┌─ Text block
R/fsmult.R

Defines functions fsmult

Documented in fsmult

######
##  VT::18.08.2018
##
##
##  roxygen2::roxygenise("C:/users/valen/onedrive/myrepo/R/fsdaR", load_code=roxygen2:::load_installed)
##
#' Gives an automatic outlier detection procedure in multivariate analysis
#'
#' @description Gives an automatic outlier detection procedure in multivariate analysis and
#'  performs forward search in multivariate analysis with exploratory data
#   analysis purposes (if \code{monitoring=TRUE}).
#'
#' @param x An n x p data matrix (n observations and p variables).
#'  Rows of x represent observations, and columns represent variables.
#'
#'  Missing values (NA's) and infinite values (Inf's) are allowed,
#'  since observations (rows) with missing or infinite values will
#'  automatically be excluded from the computations.
#'
#' @param bsb List of units forming the initial subset or size of the initial subset.
#'  If \code{monitoring=FALSE} the default is to start the search with \code{p+1}
#'  units, containing those observations
#'  which are not outlying on any scatterplot, found as the intersection of all points lying
#'  within a robust contour containing a specified portion of the data (Riani and Zani 1997)
└─
### Stated problem 1
List every expression that the fsmult documentation wraps in \code{}.
### Stated problem 2
According to the fsmult documentation, why may the data matrix x contain missing or infinite values?
### Stated problem 3
Carry on the fsmult documentation from its final line.
┌─ Material supplied
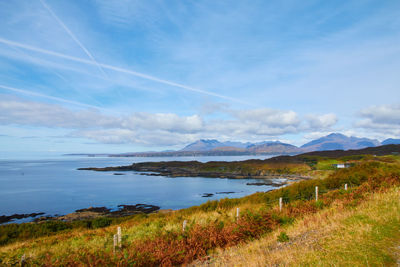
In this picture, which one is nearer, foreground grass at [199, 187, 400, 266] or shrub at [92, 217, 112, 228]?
foreground grass at [199, 187, 400, 266]

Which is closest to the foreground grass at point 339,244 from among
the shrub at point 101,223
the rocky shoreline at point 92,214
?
the shrub at point 101,223

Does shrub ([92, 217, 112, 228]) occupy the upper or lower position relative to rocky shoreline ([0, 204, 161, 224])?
upper

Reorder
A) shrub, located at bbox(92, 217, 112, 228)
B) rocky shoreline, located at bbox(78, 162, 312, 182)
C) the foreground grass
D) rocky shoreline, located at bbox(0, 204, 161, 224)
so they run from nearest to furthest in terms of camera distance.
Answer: the foreground grass → shrub, located at bbox(92, 217, 112, 228) → rocky shoreline, located at bbox(0, 204, 161, 224) → rocky shoreline, located at bbox(78, 162, 312, 182)

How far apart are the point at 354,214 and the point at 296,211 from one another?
3767 mm

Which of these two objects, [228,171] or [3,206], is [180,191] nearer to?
[3,206]

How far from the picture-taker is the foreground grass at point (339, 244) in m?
4.88

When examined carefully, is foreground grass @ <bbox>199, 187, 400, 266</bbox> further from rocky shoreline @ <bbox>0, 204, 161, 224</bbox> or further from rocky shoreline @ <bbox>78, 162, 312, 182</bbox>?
rocky shoreline @ <bbox>78, 162, 312, 182</bbox>

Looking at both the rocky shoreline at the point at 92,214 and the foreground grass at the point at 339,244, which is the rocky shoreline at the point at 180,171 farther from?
the foreground grass at the point at 339,244

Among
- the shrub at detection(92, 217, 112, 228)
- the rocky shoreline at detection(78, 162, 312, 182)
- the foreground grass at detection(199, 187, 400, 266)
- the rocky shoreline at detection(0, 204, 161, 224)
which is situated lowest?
the rocky shoreline at detection(0, 204, 161, 224)

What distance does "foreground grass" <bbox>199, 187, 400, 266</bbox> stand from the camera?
192 inches

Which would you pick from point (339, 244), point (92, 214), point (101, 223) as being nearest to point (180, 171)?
point (92, 214)

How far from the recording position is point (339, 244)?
5.72m

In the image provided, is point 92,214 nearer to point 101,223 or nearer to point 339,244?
point 101,223

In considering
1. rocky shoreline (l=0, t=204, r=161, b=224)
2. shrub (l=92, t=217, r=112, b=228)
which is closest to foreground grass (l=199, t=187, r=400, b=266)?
shrub (l=92, t=217, r=112, b=228)
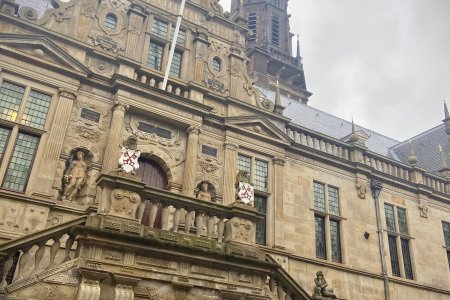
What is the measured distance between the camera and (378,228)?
21.6 metres

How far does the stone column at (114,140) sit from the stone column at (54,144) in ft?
4.97

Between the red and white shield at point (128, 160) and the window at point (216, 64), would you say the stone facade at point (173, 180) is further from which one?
the red and white shield at point (128, 160)

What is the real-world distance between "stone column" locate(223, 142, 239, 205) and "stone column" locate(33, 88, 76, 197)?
21.1 ft

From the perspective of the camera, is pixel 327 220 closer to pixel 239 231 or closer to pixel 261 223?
pixel 261 223

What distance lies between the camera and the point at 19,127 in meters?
14.6

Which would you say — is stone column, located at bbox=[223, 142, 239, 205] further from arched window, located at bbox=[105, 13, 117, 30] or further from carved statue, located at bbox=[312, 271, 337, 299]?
arched window, located at bbox=[105, 13, 117, 30]

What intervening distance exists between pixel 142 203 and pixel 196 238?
1610mm

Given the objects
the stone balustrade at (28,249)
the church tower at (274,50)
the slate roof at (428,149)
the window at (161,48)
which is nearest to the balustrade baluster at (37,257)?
the stone balustrade at (28,249)

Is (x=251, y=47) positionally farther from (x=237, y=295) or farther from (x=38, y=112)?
(x=237, y=295)

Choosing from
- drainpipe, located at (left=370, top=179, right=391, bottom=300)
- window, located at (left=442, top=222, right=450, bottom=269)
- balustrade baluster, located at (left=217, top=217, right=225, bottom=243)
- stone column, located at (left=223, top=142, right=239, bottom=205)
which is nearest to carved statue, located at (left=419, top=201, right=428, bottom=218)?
window, located at (left=442, top=222, right=450, bottom=269)

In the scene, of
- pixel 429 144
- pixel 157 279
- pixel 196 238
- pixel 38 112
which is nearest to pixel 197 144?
pixel 38 112

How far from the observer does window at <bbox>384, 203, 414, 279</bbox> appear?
853 inches

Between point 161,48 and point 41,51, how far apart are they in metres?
5.38

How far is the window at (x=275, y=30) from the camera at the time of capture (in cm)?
4619
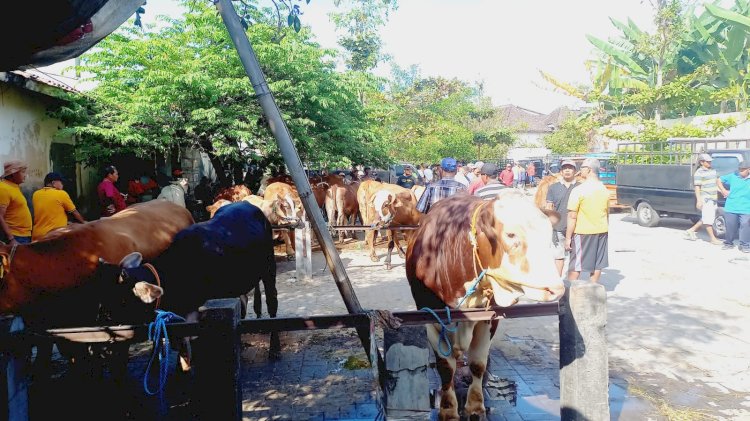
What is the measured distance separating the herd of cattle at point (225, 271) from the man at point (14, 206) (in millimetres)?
1863

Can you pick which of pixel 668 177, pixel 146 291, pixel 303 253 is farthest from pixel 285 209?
pixel 668 177

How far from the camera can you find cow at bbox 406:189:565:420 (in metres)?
3.27

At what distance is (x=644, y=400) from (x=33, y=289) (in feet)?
16.2

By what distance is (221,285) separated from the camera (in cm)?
492

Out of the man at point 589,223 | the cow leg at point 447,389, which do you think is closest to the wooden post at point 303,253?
the man at point 589,223

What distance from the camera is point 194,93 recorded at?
11586 mm

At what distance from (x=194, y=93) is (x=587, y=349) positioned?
1050cm

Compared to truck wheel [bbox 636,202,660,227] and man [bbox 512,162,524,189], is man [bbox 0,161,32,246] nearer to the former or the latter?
truck wheel [bbox 636,202,660,227]

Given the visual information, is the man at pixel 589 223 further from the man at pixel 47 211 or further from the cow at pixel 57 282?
the man at pixel 47 211

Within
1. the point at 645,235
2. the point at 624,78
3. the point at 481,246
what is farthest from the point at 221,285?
the point at 624,78

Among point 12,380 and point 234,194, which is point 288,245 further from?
point 12,380

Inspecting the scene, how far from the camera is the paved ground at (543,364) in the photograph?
4.36 m

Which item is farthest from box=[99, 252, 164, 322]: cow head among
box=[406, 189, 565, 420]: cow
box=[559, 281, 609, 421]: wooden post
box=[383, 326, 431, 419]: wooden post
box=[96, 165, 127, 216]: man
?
box=[96, 165, 127, 216]: man

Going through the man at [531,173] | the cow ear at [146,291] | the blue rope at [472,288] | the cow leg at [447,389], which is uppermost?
the man at [531,173]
└─
### Task output 1
monitoring=TRUE, monitoring=FALSE, p+1

### Task output 2
Missing values (NA's) and infinite values (Inf's) are allowed because any observation (row) containing them is automatically excluded from the computations.

### Task output 3
#'  and inside the univariate boxplot.
#'
#'  Remark: if bsb is a vector, the option crit is ignored.
#'
#' @param monitoring Wheather to perform monitoring of Mahalanobis distances and other specific quantities
#'
#' @param crit If specified, the criterion to be used to initialize the search.
#'  \itemize{
#'  \item If \code{crit="md"} the units which form initial subset are those which have the
#'  smallest \code{m0} pseudo Mahalanobis distances computed using procedure \code{unibiv()} (bivariate robust ellipses).
#'  \item If \code{crit="biv"} sorting is done first in terms of times units fell outside robust bivariate ellipses
#'  and then in terms of pseudoMD. In other words, the units forming initial subset are chosen first
#'  among the set of those which never fell outside robust bivariate ellipses then among those which
#'  fell only once outside bivariate ellipses ... up to reach \code{m0}.
#'  \item If \code{crit="uni"} sorting is done first in terms of times units fell outside univariate boxplots and
#'  then in terms of pseudoMD. In other words, the units forming initial subset are chosen first among
#'  the set of those which never fell outside univariate boxplots then among those which fell only
#'  once outside univariate boxplots... up to reach \code{m0}.
#'    }
#'
#'  Remark: as the user can see the starting point of the search is not going to affect at all the results
#'  of the analysis. The user can explore this point with his own datasets.
#'
#'  Remark: if \code{crit="biv"} the user can also supply in scalar rf (see below) the confidence level of
#'  the bivariate ellipses.
#' @param rf Confidence level for bivariate ellipses. The default is 0.95. This option is useful only if \code{crit='biv'}.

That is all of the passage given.